Outras políticas podem ser tomadas no âmbito fiscal, com o intuito de proteção de renda das famílias.

Lacuna intergeracional e solidariedade

Países tendem a pensar, em um primeiro momento, nos desafios que uma estrutura etária predominantemente idosa traz à realidade econômica de uma nação. Mas problemas sociais como a lacuna intergeracional têm atraído cada vez mais a atenção de especialistas.

"Dentro desses gaps, estão faltando jovens. O país vai envelhecendo e as poucas crianças que vão nascendo acabam tendo uma interação social deficitária", afirma Ângela Gandra. "Há, nesse sentido, um crescimento pouco saudável. Chega uma hora que pesam tanto os mais velhos que a sociedade prefere que eles morram, ou os coloca no asilo, pois não há preparação social solidária pra isso".

Políticas solidárias adotadas por países como a Itália, cuja estrutura etária é superenvelhecida, demonstraram efeito, sobretudo, durante a pandemia. O país apostou em facilitar a moradia de jovens em condomínios desde que eles promovam interação intergeracional com idosos que residem no local.

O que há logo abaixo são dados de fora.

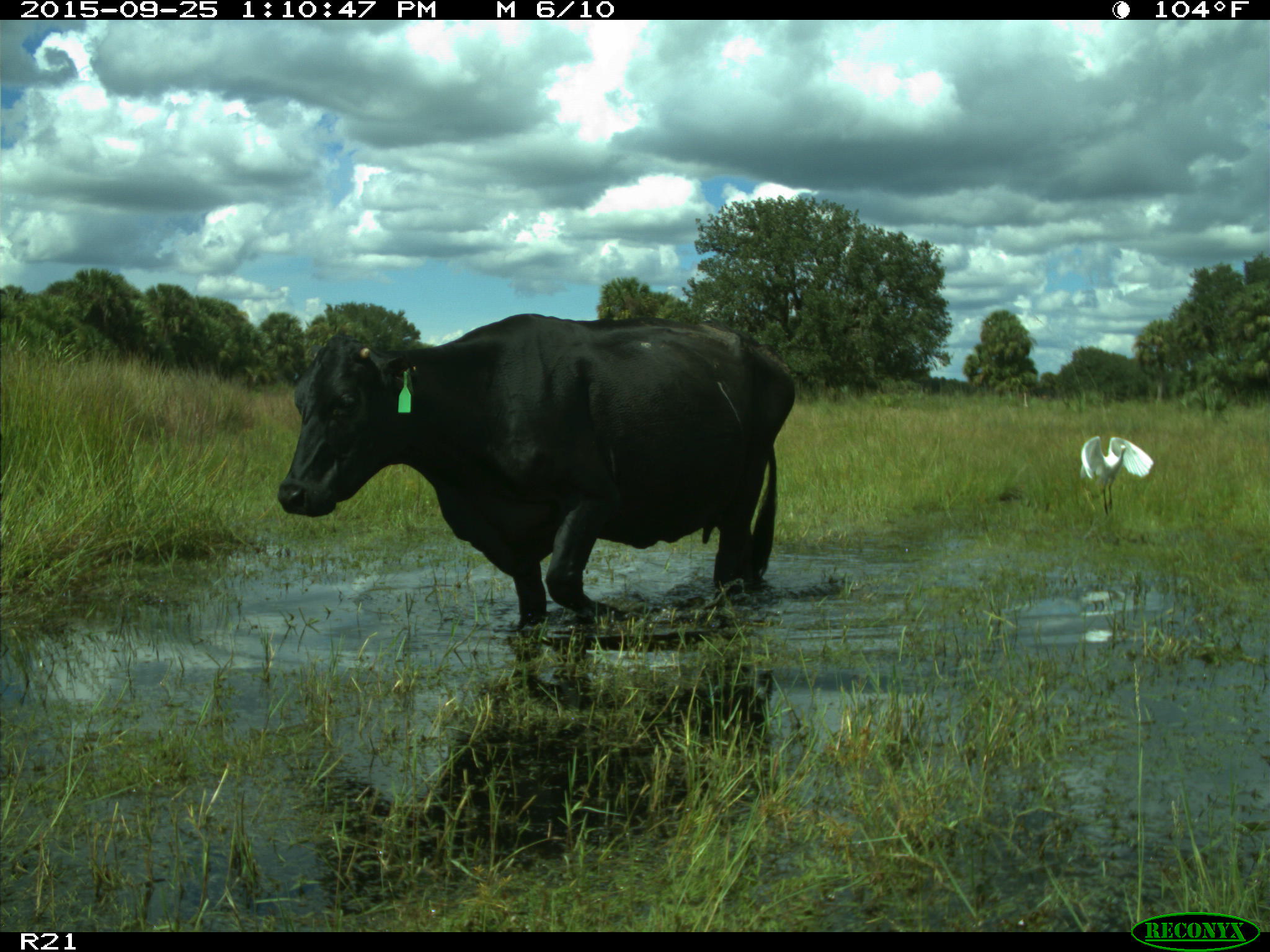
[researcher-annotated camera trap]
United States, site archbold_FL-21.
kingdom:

"Uma grande lição desses tempos é que, como já estava sendo anunciado nos países do primeiro mundo, negligenciar as tarefas de cuidar da família inclui pessoas que nos deram tudo o que temos. É necessário recuperar o vínculo intergeracional e encontrar maneiras práticas de demonstrar que toda a vida humana é igualmente importante", lembra Socias.

Meio ambiente e migração

Políticas mais liberais de migração também são apontadas como uma das chaves para lidar com o declínio populacional iminente. No relatório, os pesquisadores de Washington afirmam que países que adotarem medidas dessa natureza devem conseguir manter sua força de trabalho.

São medidas que podem contribuir temporariamente, mas não são uma solução a longo prazo, uma vez que o declínio no número da população acabará se manifestando e outros desafios associados à migração devem surgir.

Para Ângela Gandra, "ainda que a imigração seja um direito humano, uma das vertentes que é preciso pensar é a identidade, em cultivar as tradições. A extinção de um povo por não ter filhos é falta de riqueza cultural para o mundo, de diversidade cultural".

Questões de ordem ambiental, ainda para a secretária, deveriam ser valorizadas em segundo plano. "Acredito muito mais no poder criativo de cada ser humano do que na preservação de algo que talvez ninguém vá poder usufruir. Não adianta pensarmos em um planeta do qual vamos usufruir melhor se não nos dermos bem, entre seres humanos. Grande parte da problemática do mundo é o relacionamento humano e, se não estivermos abertos às relações intergeracionais, não teremos um planeta bom", afirma.

"O 'material' está num grau do 'grau de ser' muito menor do que um ser humano - que é criativo, é racional. Se para preservar um planeta eu evito seres humanos, isso me parece realmente falta de hierarquia filosófica antropológica. Se faço isso, tiro o próprio criador da sustentabilidade, que é o ser humano. Onde encontraremos esforço para solucionar problemas humanos? Não podemos inverter nossa própria hierarquia do grau de ser, isso terá um enorme impacto social antropológico"

Nas palavras de Socias, é "egoísmo" pensar que, se formos uma população menor, viveremos em um planeta melhor. "Especialmente porque a experiência nos diz que o que realmente melhora nossa condição é usar os recursos de maneira inteligente", afirma Socias.

"É preciso rever nossos valores. A Covid-19 está nos fazendo ver o valor do ser humano, o valor de um familiar que não podemos ver, de uma vida ceifada. Vimos que, de repente, toda a riqueza que temos é encerrada dentro de casa. Essa discussão malthusiana sobre planeta me parece medo de ter que ajudar o próximo, de ser solidário. Temos que criar uma nova cultura, de celebrar a vida, a maternidade, e mais o ser humano do que bens materiais. É preciso voltar a valorizar a vida", conclui Ângela.